• Required work:
Pick up the article below on the proposed New York City subway mask ban after its final sentence and continue it.
==== Provided passage
Governor proposes mask ban on NYC subway to combat antisemitic incidents

Kathy Hochul cites incident in which anti-Israel protesters with face coverings took over subway cars, but admits challenges remain in formulating policy

Illustrative: People are pictured in a subway train in the Manhattan borough of New York on April 1, 2024. (Charly TRIBALLEAU / AFP)
Illustrative: People are pictured in a subway train in the Manhattan borough of New York on April 1, 2024. (Charly TRIBALLEAU / AFP)

ALBANY, New York — Gov. Kathy Hochul said Thursday that she is considering a ban on face masks in the New York City subway system due to concerns about people shielding their identities while committing antisemitic acts.

Hochul, a Democrat, told reporters the exact details of the policy are not clear but it would contain “common-sense exemptions” for health, cultural or religious reasons. Many people concerned about COVID-19 and air pollution routinely wear masks on the subway.

Hochul said she was in talks with lawmakers on potentially crafting a bill.

At a news conference in Albany, the governor said she was moved to act after “a group donning masks took over a subway car, scaring riders and chanting things about Hitler and wiping out Jews” on Monday night.

It was not clear exactly what incident she was referring to, but it could have been a conflation of different episodes related to pro-Palestinian demonstrations that day in Union Square Park.

Hundreds of people leaving the rally flooded into a subway station, some waving flags and banging on drums, to get on trains headed downtown. On one train, a man who was not wearing a mask led a small group in chanting “Raise your hands if you’re a Zionist” to other passengers, followed by, “This is your chance to get out.”

Meanwhile, video circulating on social media showed a confrontation that purportedly happened earlier in the day, when a man in Union Square — who also was not wearing a mask — was recorded shouting, “I wish Hitler was still here. He would’ve wiped all you out.”

It was unclear whether he was involved in the protest or whom he was shouting at. A group of people waving Israeli flags was also in the park at the time.

“We will not tolerate individuals using masks to evade responsibility for criminal or threatening behavior,” Hochul said. “My team is working on a solution, but on a subway, people should not be able to hide behind a mask to commit crimes.”

New York passed a law banning face masks in public in the 1800s as a response to protests over rent. It was suspended in 2020 by then-Gov. Andrew Cuomo as part of a pandemic public health campaign, and masks were also made mandatory for subway riders until September 2022.

The mask ban previously had drawn criticism from civil rights groups that argued it was selectively enforced to break up protests where people wanted to hide their identities to avoid legal or professional repercussions.

New York Gov. Kathy Hochul speaks to reporters in the Red Room at the state Capitol, July 1, 2022, in Albany, NY. (AP/Hans Pennink)

“The Governor’s concerns about masks disguising criminal activity won’t be quelled by banning anonymous peaceful protest. Mask bans were originally developed to quash political protests and, like other laws that criminalize people, they will be selectively enforced — used to arrest, doxx, surveil, and silence people of color and protestors the police disagree with,” Donna Lieberman, executive director of the New York Civil Liberties Union, said in a statement.
========
==== Data extract
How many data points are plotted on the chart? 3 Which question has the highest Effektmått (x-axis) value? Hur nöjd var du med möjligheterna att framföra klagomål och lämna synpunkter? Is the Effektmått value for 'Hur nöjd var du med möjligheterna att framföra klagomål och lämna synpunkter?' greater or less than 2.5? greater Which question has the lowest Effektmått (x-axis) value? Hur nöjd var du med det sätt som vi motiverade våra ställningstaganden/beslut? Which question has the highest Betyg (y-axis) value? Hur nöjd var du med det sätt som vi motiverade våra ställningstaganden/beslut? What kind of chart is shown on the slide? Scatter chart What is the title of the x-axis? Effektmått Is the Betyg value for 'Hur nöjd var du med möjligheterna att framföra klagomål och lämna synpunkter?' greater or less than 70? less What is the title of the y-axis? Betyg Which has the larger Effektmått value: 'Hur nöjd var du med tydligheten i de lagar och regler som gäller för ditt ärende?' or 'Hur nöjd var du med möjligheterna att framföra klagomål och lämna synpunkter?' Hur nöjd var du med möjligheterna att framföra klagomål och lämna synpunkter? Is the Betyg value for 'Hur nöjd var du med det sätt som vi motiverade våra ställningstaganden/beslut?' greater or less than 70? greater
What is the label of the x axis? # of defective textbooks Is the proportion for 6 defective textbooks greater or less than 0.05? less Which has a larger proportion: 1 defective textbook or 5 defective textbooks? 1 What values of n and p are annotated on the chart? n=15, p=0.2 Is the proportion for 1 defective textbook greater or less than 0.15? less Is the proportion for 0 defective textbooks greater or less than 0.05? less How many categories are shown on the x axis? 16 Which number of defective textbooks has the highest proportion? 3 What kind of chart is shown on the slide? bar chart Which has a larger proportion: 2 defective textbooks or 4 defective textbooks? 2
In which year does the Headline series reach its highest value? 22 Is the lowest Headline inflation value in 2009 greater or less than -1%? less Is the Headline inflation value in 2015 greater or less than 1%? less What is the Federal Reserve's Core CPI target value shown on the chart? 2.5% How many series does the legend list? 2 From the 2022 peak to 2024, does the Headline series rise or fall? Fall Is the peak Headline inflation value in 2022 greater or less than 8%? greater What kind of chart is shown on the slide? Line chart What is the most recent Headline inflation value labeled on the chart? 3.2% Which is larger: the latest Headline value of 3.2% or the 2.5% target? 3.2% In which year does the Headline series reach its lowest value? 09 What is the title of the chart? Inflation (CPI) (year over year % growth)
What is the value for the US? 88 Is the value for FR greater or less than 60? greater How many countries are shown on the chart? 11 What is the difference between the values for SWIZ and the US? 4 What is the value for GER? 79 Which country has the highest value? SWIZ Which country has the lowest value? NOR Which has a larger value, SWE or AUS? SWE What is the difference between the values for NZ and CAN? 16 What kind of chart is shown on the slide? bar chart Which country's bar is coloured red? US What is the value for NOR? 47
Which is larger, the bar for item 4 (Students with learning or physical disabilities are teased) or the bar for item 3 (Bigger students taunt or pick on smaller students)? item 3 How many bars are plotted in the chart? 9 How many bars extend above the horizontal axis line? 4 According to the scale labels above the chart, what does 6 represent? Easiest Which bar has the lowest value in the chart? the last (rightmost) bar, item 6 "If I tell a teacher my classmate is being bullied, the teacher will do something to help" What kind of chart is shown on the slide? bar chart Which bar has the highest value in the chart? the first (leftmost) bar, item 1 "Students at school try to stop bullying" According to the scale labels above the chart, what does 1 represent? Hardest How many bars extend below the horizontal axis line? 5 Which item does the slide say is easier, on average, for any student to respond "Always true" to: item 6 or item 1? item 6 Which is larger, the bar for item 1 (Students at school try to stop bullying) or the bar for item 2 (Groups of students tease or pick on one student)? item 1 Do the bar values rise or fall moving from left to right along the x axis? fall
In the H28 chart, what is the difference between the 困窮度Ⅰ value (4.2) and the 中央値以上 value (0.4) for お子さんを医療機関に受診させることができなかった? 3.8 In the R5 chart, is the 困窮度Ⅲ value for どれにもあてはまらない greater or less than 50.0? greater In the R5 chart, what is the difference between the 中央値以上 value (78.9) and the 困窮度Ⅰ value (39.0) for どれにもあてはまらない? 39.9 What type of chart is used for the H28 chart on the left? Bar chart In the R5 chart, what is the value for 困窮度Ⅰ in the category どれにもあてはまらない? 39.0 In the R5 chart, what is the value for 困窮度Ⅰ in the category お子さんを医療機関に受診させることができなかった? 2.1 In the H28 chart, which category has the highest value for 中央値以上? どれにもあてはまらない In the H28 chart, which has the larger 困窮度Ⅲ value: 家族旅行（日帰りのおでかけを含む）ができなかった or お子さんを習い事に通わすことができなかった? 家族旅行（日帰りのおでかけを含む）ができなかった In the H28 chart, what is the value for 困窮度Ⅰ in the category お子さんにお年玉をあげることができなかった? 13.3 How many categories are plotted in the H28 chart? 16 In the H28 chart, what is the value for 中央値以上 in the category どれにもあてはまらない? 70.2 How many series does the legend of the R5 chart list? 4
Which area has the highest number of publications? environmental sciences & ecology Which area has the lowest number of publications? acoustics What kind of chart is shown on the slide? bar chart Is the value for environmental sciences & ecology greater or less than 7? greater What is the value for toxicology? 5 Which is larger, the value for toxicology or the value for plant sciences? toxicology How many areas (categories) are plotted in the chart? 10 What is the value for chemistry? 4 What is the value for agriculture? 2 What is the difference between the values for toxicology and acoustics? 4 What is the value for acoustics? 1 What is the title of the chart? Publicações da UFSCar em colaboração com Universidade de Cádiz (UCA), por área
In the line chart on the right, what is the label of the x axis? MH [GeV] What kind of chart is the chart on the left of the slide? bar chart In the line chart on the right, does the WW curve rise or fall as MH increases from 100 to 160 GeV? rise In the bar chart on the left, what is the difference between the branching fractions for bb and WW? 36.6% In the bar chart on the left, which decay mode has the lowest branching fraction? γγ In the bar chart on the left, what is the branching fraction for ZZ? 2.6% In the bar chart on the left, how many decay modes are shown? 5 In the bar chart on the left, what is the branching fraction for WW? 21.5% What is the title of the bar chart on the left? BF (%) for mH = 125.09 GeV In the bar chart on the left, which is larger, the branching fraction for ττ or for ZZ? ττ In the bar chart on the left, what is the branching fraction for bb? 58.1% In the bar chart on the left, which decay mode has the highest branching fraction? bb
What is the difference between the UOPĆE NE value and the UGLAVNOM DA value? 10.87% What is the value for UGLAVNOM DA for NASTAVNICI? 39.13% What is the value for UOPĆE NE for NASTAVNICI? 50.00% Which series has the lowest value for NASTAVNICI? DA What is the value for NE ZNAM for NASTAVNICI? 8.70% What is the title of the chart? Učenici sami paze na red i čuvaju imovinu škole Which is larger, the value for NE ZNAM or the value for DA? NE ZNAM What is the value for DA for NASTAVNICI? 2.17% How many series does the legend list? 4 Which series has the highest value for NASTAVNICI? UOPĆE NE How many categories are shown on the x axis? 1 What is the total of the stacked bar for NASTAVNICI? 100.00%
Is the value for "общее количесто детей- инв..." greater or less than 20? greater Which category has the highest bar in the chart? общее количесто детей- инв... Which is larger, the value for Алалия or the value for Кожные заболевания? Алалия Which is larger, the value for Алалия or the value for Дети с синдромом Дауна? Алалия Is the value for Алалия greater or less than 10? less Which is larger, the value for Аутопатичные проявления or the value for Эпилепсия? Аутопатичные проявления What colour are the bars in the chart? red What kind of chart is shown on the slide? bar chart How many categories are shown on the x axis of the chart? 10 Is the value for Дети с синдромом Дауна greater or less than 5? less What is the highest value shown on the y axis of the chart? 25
========
• Task response:
“A mask ban would be easily violated by bad actors and, if someone’s engages in unlawful actions, the judgement should be made based on the criminal behavior, not their attire,” she said.

Hochul acknowledged that reinstating a ban would be complicated.

“We understand how complex this issue is, and we’re just listening to people and addressing their needs and taking them very seriously,” she said.

Since the war between Hamas and Israel began in October, there have been hundreds of demonstrations by pro-Palestinian and anti-Israel activists in the city, most of them peaceful. However, many have included speech regarded as antisemitic or threatening to Jews, such as calls for an intifada — referring to the pair of violent uprisings by Palestinians — in the late 1980s and early 2000s, and there have been reports of assaults on Jews or Israel supporters outside the rallies.

An anti-Israel protester wearing a Hamas headband gestures toward pro-Israel counter-protesters at Baruch College in New York City, June 6, 2024. (Luke Tress via JTA)

On Monday, anti-Israel demonstrators rallied outside a Manhattan exhibit dedicated to the Nova outdoor rave massacre, where more than 360 people were killed. Mask-wearing participants held a banner calling for repeat attacks and waved flags belonging to terror groups, including Hamas which carried out the devastating October 7 attack on southern Israel.

Participants say mask-wearing is common due to fears about police surveillance.

Mayor Eric Adams has also talked about reviving some version of past mask bans and once suggested that shopkeepers tell people they have to take them off to enter.

The wearing of face coverings in public has declined since COVID-19 deaths abated, but many still use them.

“There are people that are at high risk for severe disease from a respiratory infection who may be using masks in a crowded congregated setting such as the subway to decrease their chance of acquiring an infection,” Amesh Adalja, a senior scholar at Johns Hopkins Center for Health Security, said via email.

Times of Israel staff contributed to this report.